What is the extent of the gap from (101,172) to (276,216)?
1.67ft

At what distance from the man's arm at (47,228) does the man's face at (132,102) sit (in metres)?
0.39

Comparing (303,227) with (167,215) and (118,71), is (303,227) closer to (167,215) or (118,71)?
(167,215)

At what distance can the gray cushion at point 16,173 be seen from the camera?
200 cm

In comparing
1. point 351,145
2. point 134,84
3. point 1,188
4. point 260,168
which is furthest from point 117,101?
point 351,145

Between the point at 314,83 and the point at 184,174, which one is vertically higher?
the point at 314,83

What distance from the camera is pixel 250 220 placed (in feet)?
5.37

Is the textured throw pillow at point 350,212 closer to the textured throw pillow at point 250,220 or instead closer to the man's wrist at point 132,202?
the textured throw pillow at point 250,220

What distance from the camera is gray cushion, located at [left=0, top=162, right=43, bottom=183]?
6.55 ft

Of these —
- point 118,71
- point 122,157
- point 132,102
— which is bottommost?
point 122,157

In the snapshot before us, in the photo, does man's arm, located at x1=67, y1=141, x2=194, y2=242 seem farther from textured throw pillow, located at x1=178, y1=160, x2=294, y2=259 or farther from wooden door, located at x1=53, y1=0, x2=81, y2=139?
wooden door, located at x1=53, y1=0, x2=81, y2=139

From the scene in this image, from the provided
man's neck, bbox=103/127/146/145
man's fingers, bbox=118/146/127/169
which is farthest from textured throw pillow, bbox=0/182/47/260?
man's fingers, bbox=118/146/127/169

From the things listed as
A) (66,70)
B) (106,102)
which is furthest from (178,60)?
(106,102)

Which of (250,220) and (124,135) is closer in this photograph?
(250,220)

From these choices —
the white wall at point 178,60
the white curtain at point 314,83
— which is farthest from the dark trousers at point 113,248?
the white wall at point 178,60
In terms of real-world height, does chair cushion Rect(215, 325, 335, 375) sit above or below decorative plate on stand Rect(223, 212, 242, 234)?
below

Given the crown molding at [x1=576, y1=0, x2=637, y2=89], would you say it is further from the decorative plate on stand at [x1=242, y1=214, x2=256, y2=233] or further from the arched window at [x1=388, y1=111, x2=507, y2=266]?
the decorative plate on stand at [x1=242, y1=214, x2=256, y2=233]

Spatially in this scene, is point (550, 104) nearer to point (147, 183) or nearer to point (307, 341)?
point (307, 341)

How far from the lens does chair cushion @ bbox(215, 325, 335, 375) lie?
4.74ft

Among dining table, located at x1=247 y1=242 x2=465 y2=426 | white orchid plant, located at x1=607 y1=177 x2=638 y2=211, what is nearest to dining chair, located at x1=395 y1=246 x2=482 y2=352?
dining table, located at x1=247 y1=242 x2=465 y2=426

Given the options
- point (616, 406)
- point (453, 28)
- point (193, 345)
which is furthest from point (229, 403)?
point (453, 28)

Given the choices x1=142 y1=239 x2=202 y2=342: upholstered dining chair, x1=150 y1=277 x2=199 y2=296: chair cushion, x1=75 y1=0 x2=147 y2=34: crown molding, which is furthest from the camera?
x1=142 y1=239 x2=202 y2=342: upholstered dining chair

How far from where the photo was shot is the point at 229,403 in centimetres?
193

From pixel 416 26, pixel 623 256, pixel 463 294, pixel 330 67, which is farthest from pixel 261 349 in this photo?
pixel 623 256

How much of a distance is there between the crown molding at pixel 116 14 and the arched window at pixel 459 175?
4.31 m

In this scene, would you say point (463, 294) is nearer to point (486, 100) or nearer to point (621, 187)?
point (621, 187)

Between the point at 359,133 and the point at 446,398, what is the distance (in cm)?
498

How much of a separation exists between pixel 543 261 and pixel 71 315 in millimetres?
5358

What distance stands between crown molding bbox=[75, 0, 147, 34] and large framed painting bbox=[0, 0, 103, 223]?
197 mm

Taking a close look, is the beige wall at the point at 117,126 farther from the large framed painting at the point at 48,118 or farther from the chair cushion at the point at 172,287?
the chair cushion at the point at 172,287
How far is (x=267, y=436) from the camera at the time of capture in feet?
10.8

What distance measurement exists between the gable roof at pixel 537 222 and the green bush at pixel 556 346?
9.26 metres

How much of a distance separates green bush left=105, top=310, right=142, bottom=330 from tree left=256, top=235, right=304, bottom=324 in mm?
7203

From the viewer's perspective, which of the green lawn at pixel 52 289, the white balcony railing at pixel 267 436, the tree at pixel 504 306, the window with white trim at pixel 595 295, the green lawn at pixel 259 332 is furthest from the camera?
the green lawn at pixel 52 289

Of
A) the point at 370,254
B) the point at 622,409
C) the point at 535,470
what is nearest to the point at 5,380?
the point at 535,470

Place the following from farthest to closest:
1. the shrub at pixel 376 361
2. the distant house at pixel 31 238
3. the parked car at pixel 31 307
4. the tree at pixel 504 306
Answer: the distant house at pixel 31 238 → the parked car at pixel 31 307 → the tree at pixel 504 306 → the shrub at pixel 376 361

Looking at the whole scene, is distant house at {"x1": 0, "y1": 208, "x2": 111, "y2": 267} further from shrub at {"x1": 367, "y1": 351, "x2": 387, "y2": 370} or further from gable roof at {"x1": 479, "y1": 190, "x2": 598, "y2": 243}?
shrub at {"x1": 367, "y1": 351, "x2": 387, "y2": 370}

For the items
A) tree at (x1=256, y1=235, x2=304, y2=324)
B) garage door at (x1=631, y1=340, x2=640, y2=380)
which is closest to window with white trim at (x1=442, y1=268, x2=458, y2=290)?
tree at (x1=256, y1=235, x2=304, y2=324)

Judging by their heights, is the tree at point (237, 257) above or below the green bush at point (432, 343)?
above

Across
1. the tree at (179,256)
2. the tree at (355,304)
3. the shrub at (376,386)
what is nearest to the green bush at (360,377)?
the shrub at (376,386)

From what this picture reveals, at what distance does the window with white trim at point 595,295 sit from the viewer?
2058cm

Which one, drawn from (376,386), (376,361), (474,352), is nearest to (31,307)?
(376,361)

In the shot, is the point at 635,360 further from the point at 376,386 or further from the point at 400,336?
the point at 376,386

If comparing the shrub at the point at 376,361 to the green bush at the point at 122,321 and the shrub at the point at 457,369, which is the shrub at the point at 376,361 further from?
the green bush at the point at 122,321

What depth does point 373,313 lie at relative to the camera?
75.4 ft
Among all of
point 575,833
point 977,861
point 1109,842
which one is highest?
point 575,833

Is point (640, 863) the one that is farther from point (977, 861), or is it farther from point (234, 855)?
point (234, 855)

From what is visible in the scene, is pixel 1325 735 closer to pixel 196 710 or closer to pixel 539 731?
★ ★ ★ ★ ★
- **Written problem**
Print every record above exactly as written.

- **Written response**
What is the extent of the gap from (101,172) to (276,216)?
1.67ft

At what distance from the man's arm at (47,228) does the man's face at (132,102) sit (in metres)?
0.39

Comparing (303,227) with (167,215) and (118,71), is (303,227) closer to (167,215) or (118,71)?
(167,215)

At what distance can the gray cushion at point 16,173 be seen from the camera?
200 cm

In comparing
1. point 351,145
2. point 134,84
3. point 1,188
4. point 260,168
which is furthest from point 117,101?
point 351,145

Between the point at 314,83 and the point at 184,174, which one is vertically higher?
the point at 314,83

What distance from the camera is pixel 250 220 placed (in feet)?
5.37

Is the textured throw pillow at point 350,212 closer to the textured throw pillow at point 250,220 or instead closer to the man's wrist at point 132,202?
the textured throw pillow at point 250,220

What distance from the camera is gray cushion, located at [left=0, top=162, right=43, bottom=183]?
6.55 ft

Of these —
- point 118,71
- point 122,157
- point 132,102
— which is bottommost?
point 122,157

In the snapshot before us, in the photo, does man's arm, located at x1=67, y1=141, x2=194, y2=242 seem farther from textured throw pillow, located at x1=178, y1=160, x2=294, y2=259 or farther from wooden door, located at x1=53, y1=0, x2=81, y2=139?
wooden door, located at x1=53, y1=0, x2=81, y2=139

From the scene in this image, from the provided
man's neck, bbox=103/127/146/145
man's fingers, bbox=118/146/127/169
which is farthest from textured throw pillow, bbox=0/182/47/260?
man's fingers, bbox=118/146/127/169

From the things listed as
A) (66,70)
B) (106,102)
which is furthest from (178,60)?
(106,102)

Which of (250,220) and (124,135) is closer in this photograph?
(250,220)

From these choices —
the white wall at point 178,60
the white curtain at point 314,83
— which is farthest from the dark trousers at point 113,248?
the white wall at point 178,60
In terms of real-world height, does chair cushion Rect(215, 325, 335, 375) sit above or below decorative plate on stand Rect(223, 212, 242, 234)?
below

Given the crown molding at [x1=576, y1=0, x2=637, y2=89], would you say it is further from the decorative plate on stand at [x1=242, y1=214, x2=256, y2=233] or further from the arched window at [x1=388, y1=111, x2=507, y2=266]?
the decorative plate on stand at [x1=242, y1=214, x2=256, y2=233]

Spatially in this scene, is point (550, 104) nearer to point (147, 183) or nearer to point (307, 341)?
point (307, 341)

How far from the lens does chair cushion @ bbox(215, 325, 335, 375) lie?
4.74ft

Among dining table, located at x1=247 y1=242 x2=465 y2=426 | white orchid plant, located at x1=607 y1=177 x2=638 y2=211, what is nearest to dining chair, located at x1=395 y1=246 x2=482 y2=352?
dining table, located at x1=247 y1=242 x2=465 y2=426

Given the options
- point (616, 406)
- point (453, 28)
- point (193, 345)
which is furthest from point (229, 403)?
point (453, 28)

Given the choices x1=142 y1=239 x2=202 y2=342: upholstered dining chair, x1=150 y1=277 x2=199 y2=296: chair cushion, x1=75 y1=0 x2=147 y2=34: crown molding, which is furthest from the camera?
x1=142 y1=239 x2=202 y2=342: upholstered dining chair

How far from where the photo was shot is the point at 229,403 in centimetres?
193

From pixel 416 26, pixel 623 256, pixel 463 294, pixel 330 67, which is farthest from pixel 261 349 in this photo?
pixel 623 256

How much of a distance is there between the crown molding at pixel 116 14 and the arched window at pixel 459 175?
4.31 m

In this scene, would you say point (463, 294) is nearer to point (486, 100) or nearer to point (621, 187)?
point (621, 187)

Between the point at 359,133 and the point at 446,398, what is the distance (in cm)?
498

How much of a separation exists between pixel 543 261 and pixel 71 315 in millimetres?
5358

What distance stands between crown molding bbox=[75, 0, 147, 34] and large framed painting bbox=[0, 0, 103, 223]?
197 mm

Taking a close look, is the beige wall at the point at 117,126 farther from the large framed painting at the point at 48,118 or farther from the chair cushion at the point at 172,287?
the chair cushion at the point at 172,287
How far is (x=267, y=436) from the camera at the time of capture in feet?
10.8

What distance measurement exists between the gable roof at pixel 537 222 and the green bush at pixel 556 346?
9.26 metres

How much of a distance separates green bush left=105, top=310, right=142, bottom=330 from tree left=256, top=235, right=304, bottom=324 in mm?
7203

From the viewer's perspective, which of the green lawn at pixel 52 289, the white balcony railing at pixel 267 436, the tree at pixel 504 306, the window with white trim at pixel 595 295, the green lawn at pixel 259 332 is furthest from the camera?
the green lawn at pixel 52 289

Of
A) the point at 370,254
B) the point at 622,409
C) the point at 535,470
what is nearest to the point at 5,380?
the point at 535,470

Place the following from farthest to closest:
1. the shrub at pixel 376 361
2. the distant house at pixel 31 238
3. the parked car at pixel 31 307
4. the tree at pixel 504 306
Answer: the distant house at pixel 31 238 → the parked car at pixel 31 307 → the tree at pixel 504 306 → the shrub at pixel 376 361

Looking at the whole scene, is distant house at {"x1": 0, "y1": 208, "x2": 111, "y2": 267} further from shrub at {"x1": 367, "y1": 351, "x2": 387, "y2": 370} or further from gable roof at {"x1": 479, "y1": 190, "x2": 598, "y2": 243}?
shrub at {"x1": 367, "y1": 351, "x2": 387, "y2": 370}

For the items
A) tree at (x1=256, y1=235, x2=304, y2=324)
B) garage door at (x1=631, y1=340, x2=640, y2=380)
which is closest to window with white trim at (x1=442, y1=268, x2=458, y2=290)?
tree at (x1=256, y1=235, x2=304, y2=324)

Judging by their heights, is the tree at point (237, 257) above or below the green bush at point (432, 343)?
above

Across
1. the tree at (179,256)
2. the tree at (355,304)
3. the shrub at (376,386)
what is nearest to the green bush at (360,377)?
the shrub at (376,386)

From what this picture reveals, at what distance does the window with white trim at point 595,295 sit from the viewer?
2058cm

Which one, drawn from (376,386), (376,361), (474,352), is nearest to (31,307)?
(376,361)

In the shot, is the point at 635,360 further from the point at 376,386 or further from the point at 400,336?
the point at 376,386

If comparing the shrub at the point at 376,361 to the green bush at the point at 122,321 and the shrub at the point at 457,369, which is the shrub at the point at 376,361 further from?
the green bush at the point at 122,321

What depth does point 373,313 lie at relative to the camera?
75.4 ft
Among all of
point 575,833
point 977,861
point 1109,842
which one is highest?
point 575,833

Is point (640, 863) the one that is farther from point (977, 861), or is it farther from point (234, 855)?
point (234, 855)

From what is visible in the scene, is pixel 1325 735 closer to pixel 196 710 or closer to pixel 539 731?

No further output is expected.